_Check your understanding_
**A)** Output the passage of the bug report on binarization_type from "Environment (please complete" up to and including "repeat your script.", copied word for word.
**B)** Go on with the bug report thread about binarization_type not defaulting to "auto," picking up right after its last message.

Segment Start: Selected extract

[BUG] `binarization_type` not defaulting to "auto"
Describe the bug
Using a config for a LightGBM txt model file but not explicitly setting binarization_type not "auto" fails to load because it attempts to use the PickleBinarizer rather than the LightGBMBinarizer.
To Reproduce
Steps to reproduce the behavior:
- Run with a config set to use lightgbm-binary_cls_model.txt and do not set any config for
binarization_type - See error
mlup.errors.ModelBinarizationError: Error with deserialize model: could not find MARK. Error will show that it is usingml/binarization/pickle.pynotml/binarization/lightgbm.py - Try again with an explicit config of
binarization_type: autoand it will work
Expected behavior
It should auto-detect that it is lightgbm and choose the LightGBMBinarizer.
Environment (please complete the following information):
- Python version 3.12.7
- Version PyMLup 0.2.2
- LightGBM 4.5.0
Thanks for this issue. I need to check this bug soon 👀
@neverfox I couldn't repeat your error scenario. I think I'm doing something wrong :smile:
I ask you to clarify how I can repeat your script.

Segment End: Selected extract
Segment Start: Dataset content

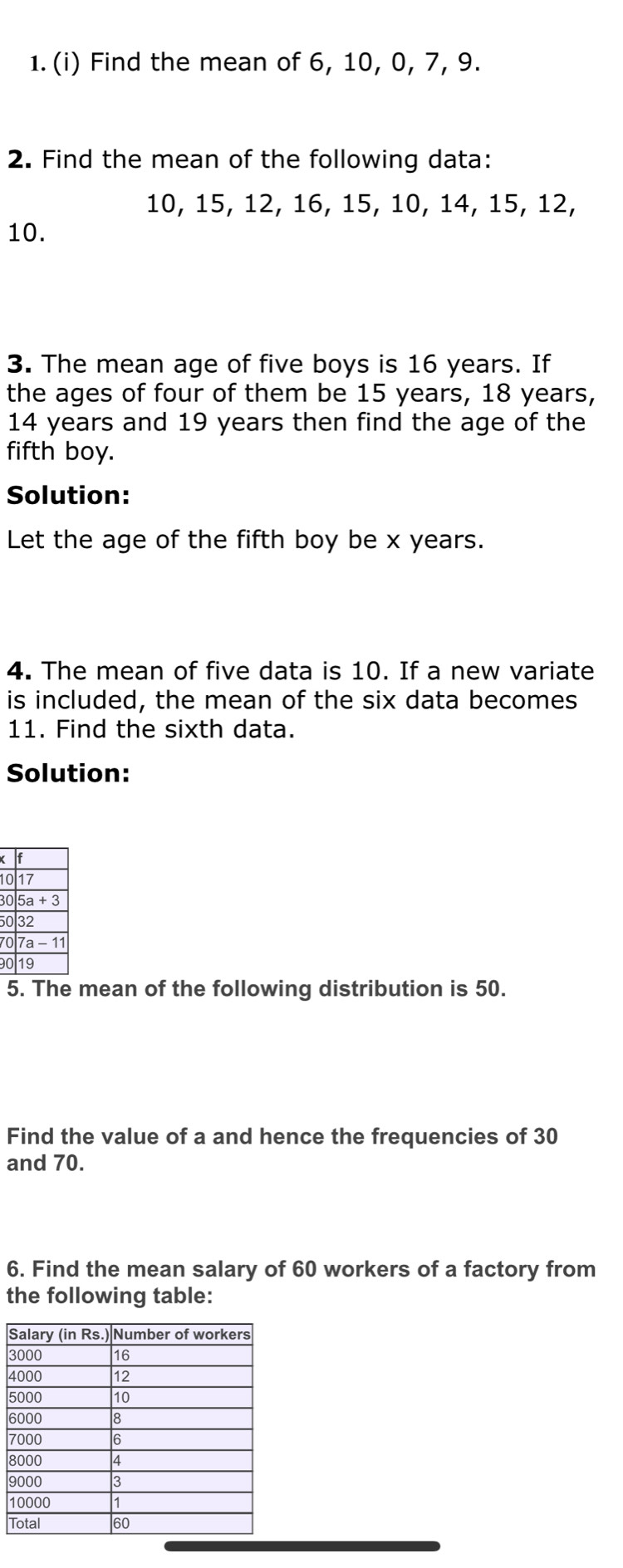 Find the mean of 6, 10, 0, 7, 9. 
2. Find the mean of the following data:
10, 15, 12, 16, 15, 10, 14, 15, 12,
10. 
3. The mean age of five boys is 16 years. If 
the ages of four of them be 15 years, 18 years,
14 years and 19 years then find the age of the 
fifth boy. 
Solution: 
Let the age of the fifth boy be x years. 
4. The mean of five data is 10. If a new variate 
is included, the mean of the six data becomes 
11. Find the sixth data. 
Solution:
1
3
5
7C
9
5. The mean of the following distribution is 50. 
Find the value of a and hence the frequencies of 30
and 70. 
6. Find the mean salary of 60 workers of a factory from 
the following table: 
S
3
4
5
6
7
8
9
1
T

Segment End: Dataset content

_Set of answers_
**A)**
Environment (please complete the following information):
- Python version 3.12.7
- Version PyMLup 0.2.2
- LightGBM 4.5.0
Thanks for this issue. I need to check this bug soon 👀
@neverfox I couldn't repeat your error scenario. I think I'm doing something wrong :smile:
I ask you to clarify how I can repeat your script.

**B)**
I've tried two ways:
- bash command
mlup run -c bug-lightgmb-conf.yaml. - From python code.
Bash
To test the script, I used the following configuration file:
version: '1'
ml:
auto_detect_predict_params: true
storage_kwargs:
files_mask: '(\w.-_)*.txt'
path_to_files: models/lightgbm-binary_cls_model.txt
storage_type: mlup.ml.storage.local_disk.DiskStorage
And also, with the addition of binarization_type: auto:
version: '1'
ml:
auto_detect_predict_params: true
binarization_type: auto
storage_kwargs:
files_mask: '(\w.-_)*.txt'
path_to_files: models/lightgbm-binary_cls_model.txt
storage_type: mlup.ml.storage.local_disk.DiskStorage
I used the following command: mlup run -c ./bug-lightgbm-conf.yaml.
The search worked out as expected. It was the LIGHTGBM binarizer that was launched.
Attaching logs:
Python code
To check, I used the following script:
from mlup import up
from mlup.constants import StorageType
_up = up.UP(
conf=up.Config(
storage_type=StorageType.disk,
storage_kwargs={
'path_to_files': "models/lightgbm-binary_cls_model.txt",
'files_mask': r"(\w.-_)*.txt"
},
)
)
_up.ml.load()
print("There are no errors")
_up_from_conf = up.UP.load_from_yaml(
conf_path="bug-lightgbm-conf.yaml",
load_model=True
)
print("There are no errors after load from yaml")
From the python interpreter, the search for the binarizer worked out as expected.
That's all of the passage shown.